When SSE wins, and when it doesn't

The case for SSE is narrower than its case against. Here's how I think about the three plausible alternatives.

SSE vs WebSockets. WebSockets is the more general protocol. It is also more complex everywhere — server, client, proxy, mental model. For a one-way live feed, WebSockets buys you nothing concrete: there's no bidirectional traffic to justify the bidirectional protocol, the proxy config is harder (Upgrade and Connection: upgrade headers, special timeout handling, often a flag to enable WS support at all), the auth story is worse (token-in-URL leaks; first-message-handshake auth is yet more code), and you usually need new infrastructure (Django Channels, a channel layer like Redis, a separate worker class). I'd reach for WebSockets the moment I needed immediate bidirectional commands — "change the sort order without restarting the stream" — and not a moment sooner.
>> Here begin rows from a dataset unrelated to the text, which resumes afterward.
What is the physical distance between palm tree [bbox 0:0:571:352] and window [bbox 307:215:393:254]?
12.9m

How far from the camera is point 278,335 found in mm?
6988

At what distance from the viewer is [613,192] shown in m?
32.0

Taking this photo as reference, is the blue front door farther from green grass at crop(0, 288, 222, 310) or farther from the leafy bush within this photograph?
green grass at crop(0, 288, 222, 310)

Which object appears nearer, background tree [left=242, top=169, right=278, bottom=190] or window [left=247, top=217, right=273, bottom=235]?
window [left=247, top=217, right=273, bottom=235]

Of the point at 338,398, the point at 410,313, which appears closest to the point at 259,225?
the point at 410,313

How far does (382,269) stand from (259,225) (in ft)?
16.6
SSE vs Django Channels. Channels is the canonical way to do WebSockets in Django, and it earns its keep when you need real broadcasting: many connected clients seeing the same updates, server-initiated push to specific users on events that aren't tied to a request, or genuinely bidirectional commands. For a single user watching one job stream, it's overkill. The setup tax — a whole second async layer, a Redis-backed channel layer, routing.py, consumer classes, ProtocolTypeRouter — only pays off when you actually use any of the broadcasting machinery. I don't, so I don't pay it.
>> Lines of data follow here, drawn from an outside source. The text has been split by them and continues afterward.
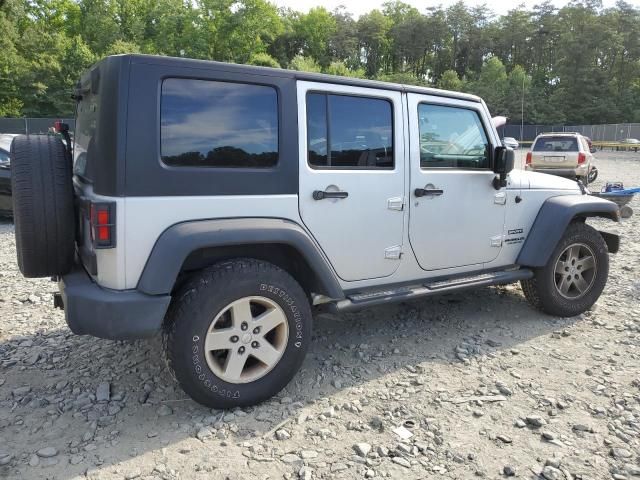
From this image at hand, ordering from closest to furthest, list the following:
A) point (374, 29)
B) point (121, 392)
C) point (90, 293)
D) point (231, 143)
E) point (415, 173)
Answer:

SSE vs polling. Polling — the frontend asking "anything new?" every N seconds — is the right call for low-event-rate updates where you're mostly waiting for a single terminal status flip. A scraping job that takes 60 seconds and produces 30 posts is high-event-rate; polling that with a 3-second cadence means twenty round-trips of full headers and JSON payloads, most of them returning "still running, no new posts." SSE does it as one connection with thirty small frames. The math is decisive. I use SSE for the live feed and polling for the other job-status checks (a 3-second cadence while pending, 5s while running, none once terminal) because those checks fit the polling shape much better than the streaming one.
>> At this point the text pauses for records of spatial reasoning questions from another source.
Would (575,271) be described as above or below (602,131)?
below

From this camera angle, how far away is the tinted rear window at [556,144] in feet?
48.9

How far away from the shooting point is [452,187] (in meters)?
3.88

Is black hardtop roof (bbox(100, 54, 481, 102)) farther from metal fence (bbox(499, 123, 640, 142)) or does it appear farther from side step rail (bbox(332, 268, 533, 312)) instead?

The scale ceiling for SSE on a modest async stack: one uvicorn worker can comfortably hold a few thousand concurrent open streams as coroutines. The real bottleneck shows up at the database — each stream usually holds one connection for its duration, so a thousand concurrent streams wants a thousand DB connections (or a connection pooler in front). For my use case — one user, one stream at a time — SSE is essentially free.

What I left out

A pragmatic deep-dive doesn't get to cover everything. Things I deliberately skipped:

Testing SSE. Unit-testing async generators and integration-testing the wire format are their own small craft; I'll write that up separately once I've made all the mistakes.
Browser compatibility. ReadableStream is broadly supported in modern browsers, but the very-old corners of Safari and any IE-class browser need a polyfill or fallback path. If you have to support those, EventSource (with cookie auth) becomes more attractive again.
The httpOnly-cookie migration. Moving auth out of localStorage would let me go back to EventSource for the simpler API surface. It's on the roadmap.
Multi-user broadcasting. If I ever need many clients seeing the same stream, that's Channels-and-Redis territory, not SSE-with-a-fan-out.
SSE spec extras. Last-Event-Id for resumable streams, the retry: field for custom reconnect intervals, named event types beyond the four I use. The spec has more room than I've used; the implementation has more room than I've described.

Closing

The architecture is the message. SSE survives in production for one-way real-time because it's just HTTP, parsed by a tiny convention everyone already understands. The temptation, always, is to reach for the more general tool — WebSockets, Channels, a message broker — because the more general tool is more impressive on a résumé and more flexible in principle. The discipline is to notice when the more general tool is solving a problem you don't have, and the more boring tool would let you ship the same feature in half the code and a fraction of the infrastructure.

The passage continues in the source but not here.